Thanks for putting that together. I know very little about that part of the world and am always interested in learning more history.
What little I do know, apparently, gave me an incorrect impression. I know from some WWII documentaries that some of the Nazi concentration camps had Serbian guards whose brutality, apparently, was legendary. Many of the survivors of Bergen-Belsen(?) never forgot the Serbs who served the Nazis as camp guards.
I know that there has been a great deal of tension between the Serbs and Albanians but, I evidentally fell asleep around the time that Albania disappeared off the map and wasn't aware of what was actually going on.
Again, I appreciate you taking the time to enlighten me.
You have to be mistaking the Serbs for others. What particular documentaries are you talking about?

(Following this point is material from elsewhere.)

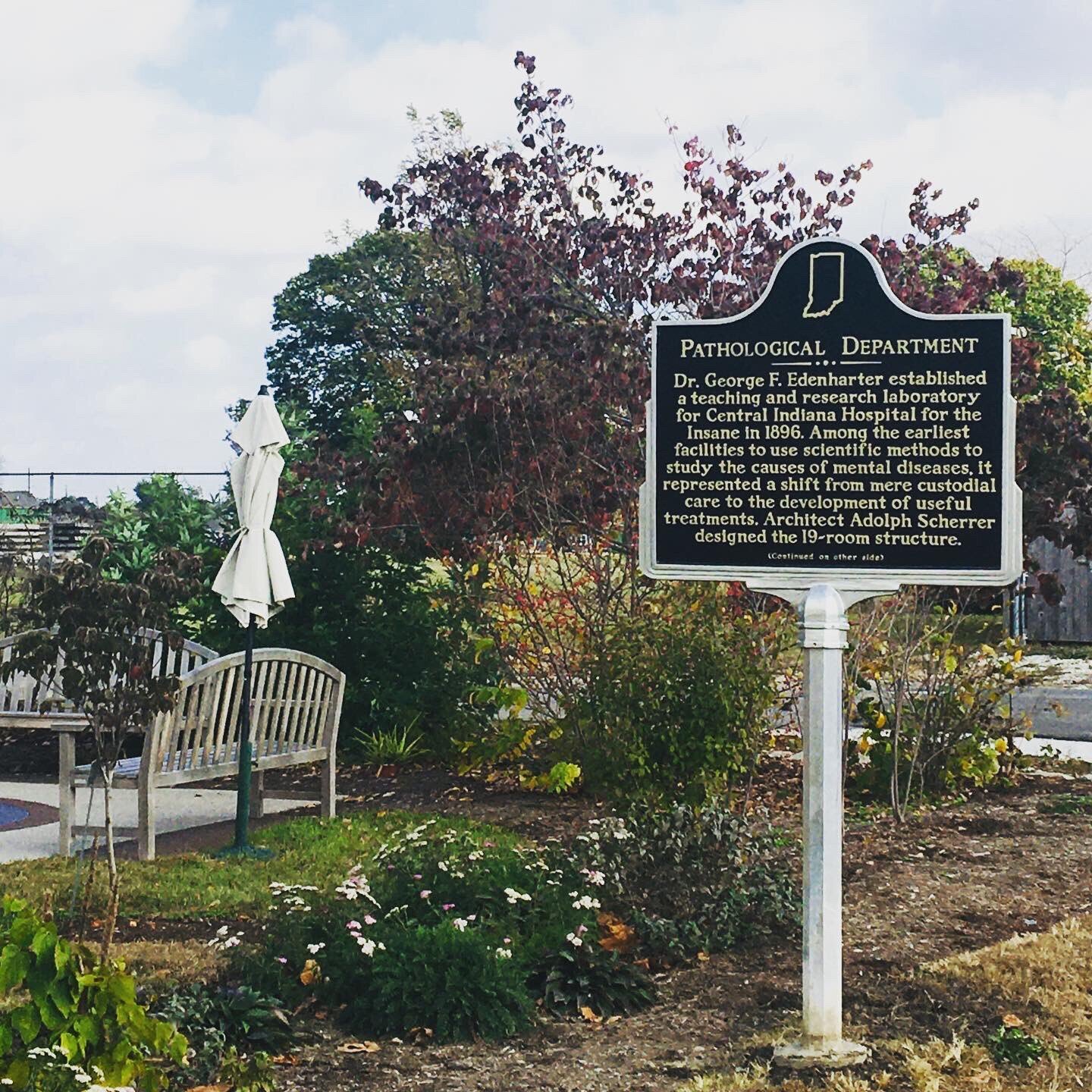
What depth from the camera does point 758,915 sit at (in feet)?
20.6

Serbs were not guards - Serbs were inmates. Hitler hated the Serbs and bombed (beginning April 1941) and invaded Serbia. Historical fact. The Germans shot and hung Serbs. They executed thousands of Serbian school boys in Kragujevac "The Kragujevac Massacre" because Serb rebels were killing German soldiers. The Germans made a rule to kill 100 Serbs for every German soldier killed.

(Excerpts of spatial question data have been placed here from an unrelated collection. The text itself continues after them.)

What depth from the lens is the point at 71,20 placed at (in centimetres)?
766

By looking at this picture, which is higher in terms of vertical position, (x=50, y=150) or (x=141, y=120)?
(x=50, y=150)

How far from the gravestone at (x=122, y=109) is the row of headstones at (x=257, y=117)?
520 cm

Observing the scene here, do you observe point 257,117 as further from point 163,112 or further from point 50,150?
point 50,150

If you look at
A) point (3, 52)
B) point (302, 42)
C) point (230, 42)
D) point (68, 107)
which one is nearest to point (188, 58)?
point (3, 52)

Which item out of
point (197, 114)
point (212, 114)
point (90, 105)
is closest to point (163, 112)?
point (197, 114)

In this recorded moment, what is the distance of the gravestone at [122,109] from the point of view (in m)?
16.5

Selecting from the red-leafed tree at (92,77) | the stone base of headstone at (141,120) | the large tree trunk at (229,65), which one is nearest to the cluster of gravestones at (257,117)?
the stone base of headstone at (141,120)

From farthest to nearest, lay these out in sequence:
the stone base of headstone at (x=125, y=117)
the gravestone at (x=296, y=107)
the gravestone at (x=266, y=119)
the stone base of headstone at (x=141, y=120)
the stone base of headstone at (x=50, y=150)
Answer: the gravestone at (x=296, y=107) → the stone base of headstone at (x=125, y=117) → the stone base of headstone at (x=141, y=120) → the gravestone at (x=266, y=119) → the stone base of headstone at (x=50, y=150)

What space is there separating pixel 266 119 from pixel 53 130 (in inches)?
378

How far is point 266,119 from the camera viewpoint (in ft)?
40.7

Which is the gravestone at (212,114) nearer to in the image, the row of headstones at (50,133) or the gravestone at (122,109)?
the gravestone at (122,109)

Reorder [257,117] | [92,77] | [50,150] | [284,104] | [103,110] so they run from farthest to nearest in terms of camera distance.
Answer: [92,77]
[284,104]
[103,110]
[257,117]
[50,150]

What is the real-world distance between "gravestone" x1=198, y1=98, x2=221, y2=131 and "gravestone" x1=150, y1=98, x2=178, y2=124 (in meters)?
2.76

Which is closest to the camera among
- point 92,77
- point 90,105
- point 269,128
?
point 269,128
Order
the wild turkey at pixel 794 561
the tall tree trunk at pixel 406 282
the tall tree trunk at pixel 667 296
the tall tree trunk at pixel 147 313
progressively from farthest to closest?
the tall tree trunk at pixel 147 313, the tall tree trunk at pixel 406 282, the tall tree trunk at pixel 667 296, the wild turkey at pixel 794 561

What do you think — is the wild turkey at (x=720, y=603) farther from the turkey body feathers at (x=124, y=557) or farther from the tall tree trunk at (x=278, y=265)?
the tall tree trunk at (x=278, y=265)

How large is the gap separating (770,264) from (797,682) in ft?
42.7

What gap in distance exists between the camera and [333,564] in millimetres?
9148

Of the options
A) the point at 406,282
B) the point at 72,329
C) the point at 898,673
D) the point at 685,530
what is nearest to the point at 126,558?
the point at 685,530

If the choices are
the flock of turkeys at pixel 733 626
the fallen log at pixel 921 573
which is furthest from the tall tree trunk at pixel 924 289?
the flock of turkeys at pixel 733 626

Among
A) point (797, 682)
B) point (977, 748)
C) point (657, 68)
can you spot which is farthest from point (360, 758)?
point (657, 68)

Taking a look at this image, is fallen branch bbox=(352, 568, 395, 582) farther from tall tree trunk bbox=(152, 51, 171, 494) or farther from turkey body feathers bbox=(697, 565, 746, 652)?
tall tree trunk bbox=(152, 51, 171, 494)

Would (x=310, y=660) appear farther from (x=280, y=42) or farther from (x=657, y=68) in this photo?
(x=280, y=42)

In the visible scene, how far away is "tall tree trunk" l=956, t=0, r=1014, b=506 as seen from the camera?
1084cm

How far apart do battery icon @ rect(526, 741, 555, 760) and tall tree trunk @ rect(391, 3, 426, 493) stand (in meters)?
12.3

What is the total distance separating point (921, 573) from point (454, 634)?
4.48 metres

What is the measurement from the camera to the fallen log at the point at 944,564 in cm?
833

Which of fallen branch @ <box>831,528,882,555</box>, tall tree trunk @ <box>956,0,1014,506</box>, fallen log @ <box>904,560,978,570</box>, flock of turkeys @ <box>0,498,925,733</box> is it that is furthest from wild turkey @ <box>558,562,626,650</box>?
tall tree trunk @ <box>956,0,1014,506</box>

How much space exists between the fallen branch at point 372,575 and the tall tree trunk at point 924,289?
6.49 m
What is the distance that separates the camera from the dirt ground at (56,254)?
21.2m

The Serbs were also put in concentration camps in Croatia - one infamous one called Jasenovac. The Serbs fought the Germans, after Germany invaded Serbia, in both WWI and WWII, while the non-Serbs cooperated with the Germans.

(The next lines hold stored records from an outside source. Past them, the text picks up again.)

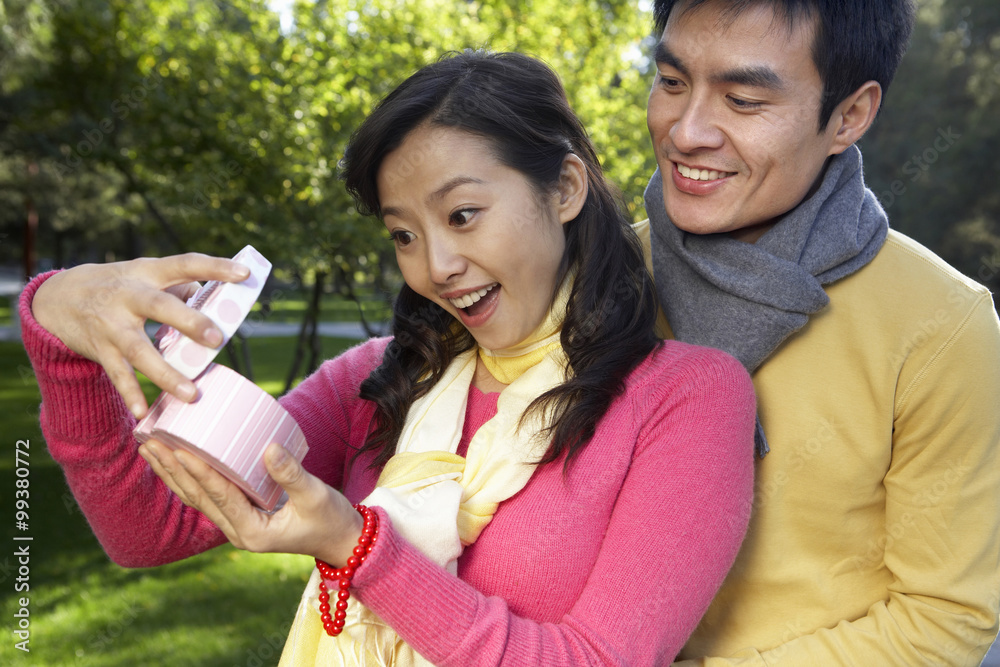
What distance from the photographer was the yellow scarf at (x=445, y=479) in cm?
170

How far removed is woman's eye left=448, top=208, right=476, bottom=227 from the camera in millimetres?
1819

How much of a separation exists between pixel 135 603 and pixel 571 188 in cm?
494

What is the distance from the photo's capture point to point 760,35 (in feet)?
6.21

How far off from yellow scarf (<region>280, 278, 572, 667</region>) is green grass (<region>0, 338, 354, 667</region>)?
3413mm

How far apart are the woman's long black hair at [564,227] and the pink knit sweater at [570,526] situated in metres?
0.07

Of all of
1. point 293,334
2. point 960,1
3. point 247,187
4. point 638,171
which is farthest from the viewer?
point 293,334

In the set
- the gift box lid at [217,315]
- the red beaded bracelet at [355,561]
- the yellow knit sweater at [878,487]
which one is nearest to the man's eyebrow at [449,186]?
the gift box lid at [217,315]

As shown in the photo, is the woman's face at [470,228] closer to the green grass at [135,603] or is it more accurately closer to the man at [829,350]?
the man at [829,350]

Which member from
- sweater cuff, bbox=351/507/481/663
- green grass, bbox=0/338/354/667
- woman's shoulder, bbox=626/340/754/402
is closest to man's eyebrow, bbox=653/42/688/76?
woman's shoulder, bbox=626/340/754/402

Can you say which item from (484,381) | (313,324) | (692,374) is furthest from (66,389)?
(313,324)

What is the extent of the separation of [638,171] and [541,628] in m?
5.32

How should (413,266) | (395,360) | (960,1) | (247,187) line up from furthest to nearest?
(960,1) < (247,187) < (395,360) < (413,266)

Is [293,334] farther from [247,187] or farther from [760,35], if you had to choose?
[760,35]

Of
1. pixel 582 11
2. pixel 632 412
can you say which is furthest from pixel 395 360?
pixel 582 11
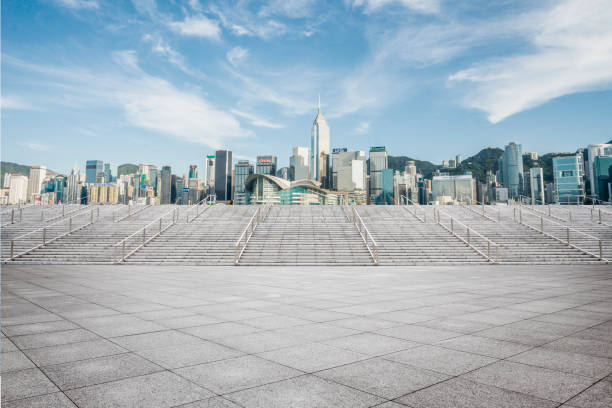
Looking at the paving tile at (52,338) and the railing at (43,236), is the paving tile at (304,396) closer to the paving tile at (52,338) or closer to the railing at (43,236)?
the paving tile at (52,338)

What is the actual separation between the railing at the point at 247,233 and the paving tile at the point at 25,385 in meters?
13.3

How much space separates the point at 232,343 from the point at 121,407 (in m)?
1.94

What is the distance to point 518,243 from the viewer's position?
19844 mm

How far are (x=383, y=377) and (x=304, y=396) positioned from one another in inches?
35.7

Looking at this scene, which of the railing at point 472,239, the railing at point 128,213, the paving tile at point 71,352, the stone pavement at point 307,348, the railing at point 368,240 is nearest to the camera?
the stone pavement at point 307,348

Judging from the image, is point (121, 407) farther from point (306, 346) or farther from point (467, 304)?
point (467, 304)

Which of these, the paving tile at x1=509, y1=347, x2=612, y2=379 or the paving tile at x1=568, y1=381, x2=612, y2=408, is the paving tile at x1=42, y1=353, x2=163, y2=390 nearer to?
the paving tile at x1=568, y1=381, x2=612, y2=408

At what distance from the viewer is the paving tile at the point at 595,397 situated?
295 cm

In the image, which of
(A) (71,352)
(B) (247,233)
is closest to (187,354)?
(A) (71,352)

Had he had the extra soldiers and the crucial weeks he had to spend on the Balkan problem, the course of history would've been much different.
His hatred of the Serbs, however, goes back to WWI. The Royal Serbian Army humiliated the Cental Powers by pulverizing the invading Austro-Hungarian armies three times in as many months in the early days of the war. The first Allied victory in WWI was actually won by the Serbs (The Battle of Tser).
D.M.
Sorry for the late response to this, but I think you may have confused "Serbs", with "Ukranians", in your late-night-TV documentary viewing. There were NO Serbs among the many nationalities who faught in the Waffen SS.
http://en.wikipedia.org/wiki/Waffen-SS
But there were quite a few Ukranians serving as camp guards. Most notable among them, a former American Steelworker, John Demjanjuk, whom Justice Dept. investigators identified as a former camp guard named "Ivan the Terrible". His trials -- in the U.S., and in Israel -- took over a decade, I think, and were sometimes front page stuff.